Text extract =>
Q : Perhaps you can help me with a specific theft claim I am dealing with at present. Do you know of any recent motor theft cases where the keys were left in the vehicle and the claim was won by the claimant? Also what constitutes unattendence of a vehicle - what is the distance from the vehicle where it is considered to be unattended? I would really appreciate any cases you can throw up and advice you may have.

A : Richard Leighton Haywood V Norwich Union Insurance (1999). This one is bad news. Originally, the Court ruled in favour of the claimant but it went to the Court of Appeal in 2001. They held that the clauses were clear and that the claimant had breached the policy wording about leaving the car unattended etc. My advice is NEVER EVER leave your car unattended, unlocked and with the keys in it! Previously, an insured failed to take reasonable care only if he was reckless, and not if he was merely negligent (Sofy v Prudential Assurance Co Ltd (1993) In my view, each case will be looked at on its merits. You need first to check out the precise wording in the policy. This one had a specific exclusion relating to leaving keys in the vehicle. Some do not and you might only have to battle a 'reasonable steps to safeguard' condition. Then you have to look at the facts of the case, where did he leave the vehicle (e.g. on his driveway? on a public road? in a petrol station?) How far away was the insured? Did he have his back turned or was he inside a building? How long had he left it? Was the engine running? Thus you might manage to succeed if he had just stopped at a post box. But if your client had left it for some minutes on a public road, unattended, unlocked and with keys in ignition, then I doubt you will overcome the policy conditions and exclusions.

Q : My car has been stolen, Will it affect my Bonus?

A : This depends on three factors. One, do you have a 'protected' bonus? If yes, you are okay provided you make no more claims. Two, is the thief caught and does he have the means to pay for your car? Probably Not! Three, is your car found undamaged - hence no need to claim? REMEMBER - your bonus is a 'NO CLAIM BONUS', not a no blame bonus. In general if you make a claim and your insurer pays out, it is recorded on your record as a claim. In the vast majority of theft cases, the claim will affect your bonus.

Total Loss - there are many questions about total loss claims and salvage

Q : My car was a total loss, can I reclaim part of my premium? I do not intend to replace it.

A : The answer is NO. When your insurer pays out your total loss claim they have discharged their contractual obligation to you. The phrase they might use is that your policy has 'discharged by performance' Basically your side of the deal is you pay the full annual premium, their side of the deal is to provide you with the protection specified in the contract. They have kept to their part of the deal. To keep to yours, you must pay the full annual premium.

Problems to solve =>
(a) In the car insurance Q&A, which court heard the Haywood v Norwich Union Insurance case in 2001?
(b) Rewrite the car insurance Q&A from "Q : My car was" to "full annual premium.", putting "fee" wherever "premium" appears.
(c) Continue the car insurance Q&A from its last sentence.

Stored data =>
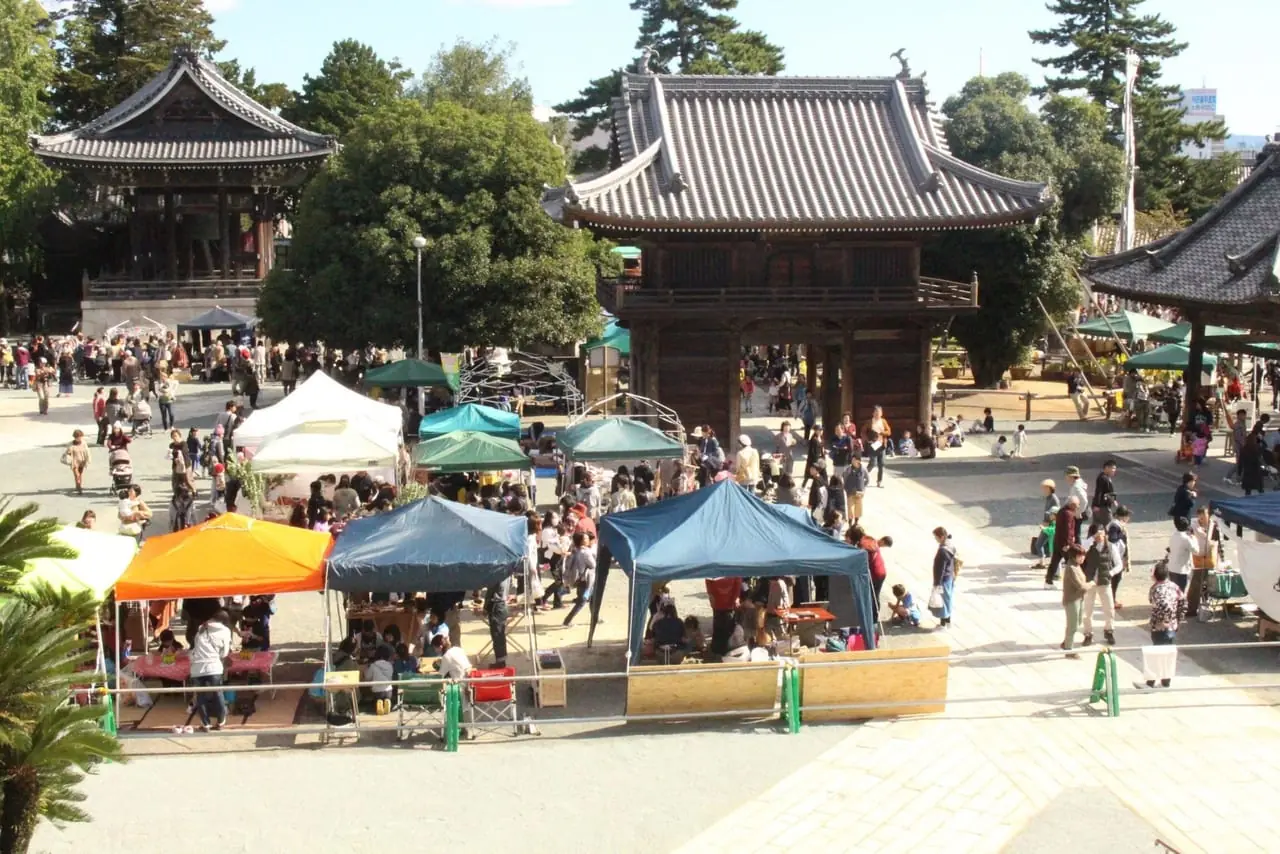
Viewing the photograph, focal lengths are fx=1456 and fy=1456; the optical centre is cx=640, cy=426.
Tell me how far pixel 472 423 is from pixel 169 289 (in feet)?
113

Outputs in order =>
(a) The Court of Appeal heard it.

(b)
Q : My car was a total loss, can I reclaim part of my fee? I do not intend to replace it.

A : The answer is NO. When your insurer pays out your total loss claim they have discharged their contractual obligation to you. The phrase they might use is that your policy has 'discharged by performance' Basically your side of the deal is you pay the full annual fee, their side of the deal is to provide you with the protection specified in the contract. They have kept to their part of the deal. To keep to yours, you must pay the full annual fee.

(c)
Q : What happens if you disagree with their value?

A : This is probably the single most common problem with a total loss claim. Do insurers quote a lower value expecting to be negotiated upwards? They certainly used to. Some might still do so. But many insurers now give you the value that they genuinely think is correct for your car and do not expect to negotiate further. If you don't agree their value you will have to come up with some pretty convincing evidence to prove their engineer is wrong. I suggest you consider the following:
1) Buy a guide in a shop (there are usually one or two in the stationers) and look up the quoted pries for your car. Make sure you look up the right model! These figures will be close to those available to the insurers engineer.
2) Check out the ads in your local papers and car magazines. See what similar cars are being advertise for.
3) Check out your local dealers and see what they claim to be selling cars like yours for.
4) You might have to consider appointing your own independent engineer to value the vehicle.
5) Talk to your insurers (without losing your 'cool'). Ask them to justify their value and how they calculated it. Then use your evidence to throw doubt on their value and justify your own value. REMEMBER - car dealers put excessive prices on the windscreens of the vehicles they have on their forecourt. This gives them some room for negotiation with both the price of the car they sell and the trade in, if any. So don't start with an inflated opinion of your own cars worth!! And remember, your insurers will only pay the market value of the car, not all the extras your local dealer will throw in such as the cost of the 'free' warranty.
If you are still not happy with any revised value given to you, you can complain to your insurers General Manager or submit your complaint through your insurers complaints procedure. With most insurers this will be the Insurance Ombudsman Bureau. The insurers will weigh up the cost to them of a case being reviewed externally against the disputed values. The chances are that, unless you are being unreasonable, you will win. Any review will again look at the 'book values' so don't expect to receive more than the guides quote.

Q : I kept the vehicle documents in the glove box - can you deal with the claim without them?

A : You must obtain duplicates. The V5 (registration document) can be obtained from the D.V.L.A. Forms are at your post office. The garage who did your MOT can supply a duplicate upon request. Needless to say there will be a charge for these. Without a V5 your insurer will not settle your claim. Without a current, valid, MOT, your insurers will still settle but will reduce your value. Would you buy a car over 3 years old that had no MOT and expect to pay the full price for it? Come on! Of course you wouldn't - so don't ask your insurer to. What if they won't pay you more than the 'insured value'? When you took your policy out, your insurer will have asked you for the value of your car. With the vast majority of cars that figure will not have influenced your premium. But it does influence the value you might receive for a total loss or theft claim. If you have undervalued your car so that the 'insured value' is less than the true value, your insurers will only pay out the 'insured value'. My advice, if they do this, and provided the difference is not that great, kick up some fuss - assertively but gently. If you can show that the notified value was an error either by them or by you; there was no attempt to deceive them and that they have not been prejudiced in anyway by this 'nondisclosure' the chances are they will relent. If they don't, you have learnt a lesson and you should change insurer to a more customer friendly one. Of course, if you are insured via an insurance broker then you can ask your broker to do all this for you. It is one of the advantages of having a broker - when you have a dispute with your insurer, they will usually take your side and can pull favours for you that you can't pull when you insure with one of the direct insurers.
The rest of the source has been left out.